I ACORN fought for and won the right to have public representation at the University of Arkansas Medical Center;
I ACORN has organized successful tenant's groups all over the state;
I An ACORN group won a free busing service for school children;
I ACORN has elected city directors, school board members, justices of the peace, and state legislators sympathetic to the needs of ACORN members;
I ACORN has challenged the real estate interests in Little Rock to stop blockbusting; and
I ACORN is currently fighting the Wilbur Mills expressway which will go right through low-income neighborhoods in Little Rock.
And right now, ACORN is leading the fight against Arkansas Power and Light Company. The farmers of Jefferson County are out knocking on doors, getting their neighbors to take a stand, asking them to join ACORN and to join the fight to save their farms. "What's the power plant going to do to our source of income one, two, three or twenty years from now?" they are asking each other.
But, despite all this activity, the farmers of Jefferson keep coming back to the question which the farmer who wondered whether the power plant belonged to "some New York concern" was getting at. That question is, "Who is responsible for putting what is quite possibly the greatest single source of pollution in the entire world in the middle of our fields?" And the answer to that question, it is becoming more and more clear to these farmers, is not the "people of Arkansas." They're not entirely sure what the answer to that question is, but one answer which is increasingly being thrown around down in Arkansas is "Harvard."
After all, Harvard is the largest single shareholder of Middle South Utilities, the giant holding company which owns all the stock of Arkansas Power and Light Company.

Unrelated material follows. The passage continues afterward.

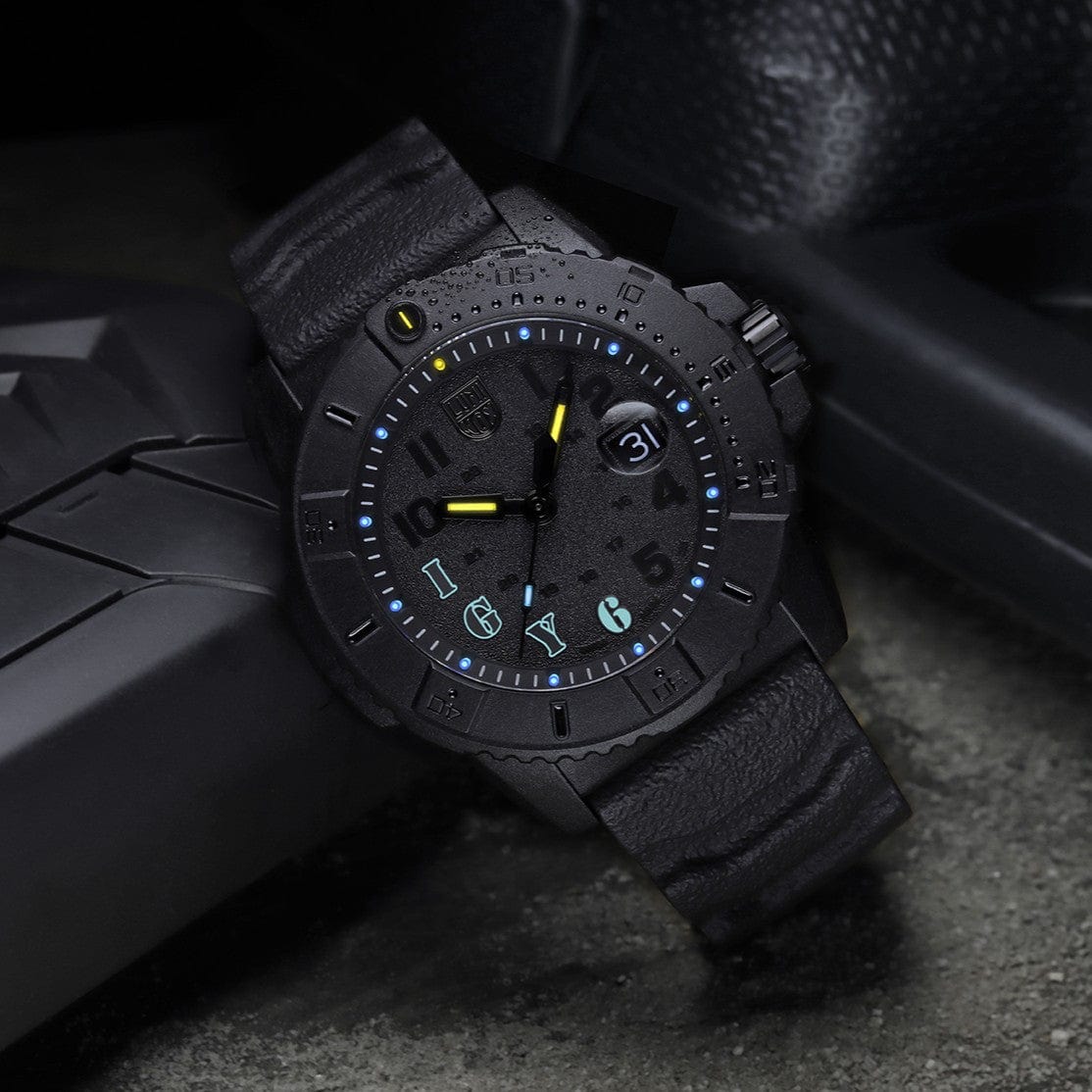 Navy SEAL Foundation I GOT YOUR 6, 46 mm, Military Dive Watch - 3611.IGY6.NSF - Image 3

And Harvard is perceived as part of the Northern Establishment which has been trying to run the affairs of the South since the time of the Civil War. The farmers of Arkansas are politically astute enough to know that he who owns the stock pulls the strings.
Even more important, the farmers know that the strings can be pulled in more ways than one. They know that Harvard is in a position to see to it that if AP&L builds their plant they build it in such a way as to minimize the threat which the plant poses to the economic livelihood of rural Arkansas. Consequently, the farmers of Wright, Redfield, Ferda, and Plum Bayou, organized into the ACORN Protect Our Land Association, ask Harvard to exert pressure on Middle South Utilities to do the following things:
I Not build the power plant until the farmers of Jefferson County get a written promise from AP&L/MSU offering to pay for any damages which are caused by emission from the plant; and
I Not operate the power plant until effective sulfur dioxide controls are installed on the plant.
In addition, the ACORN Protect Our Land Association asks Harvard to:
I appoint a committee of students and professors to study the projected power needs of Arkansas in order to determine whether the power plant is even needed; and
I appoint a committee of students and professors to study the environmental and economic effects of the plant.
The two studies should then be substituted for the white-wash Environmental Impact Statement which AP&L drew up, and should become the basis upon which the Arkansas Pulbic Service Commission evaluates AP&L's application for a permit to build the plant.
ACORN and the farmers of Jefferson County, Arkansas, are offering Harvard, as the largest shareholder of Middle South Utilities, the choice of either acting in the interests of the people of Arkansas, or of acting in the interests of those whose only desire is to make money at the expense of the people of Arkansas. Harvard, which side will you choose?
Steven Kest '74 is presently working in Arkansas for ACORN.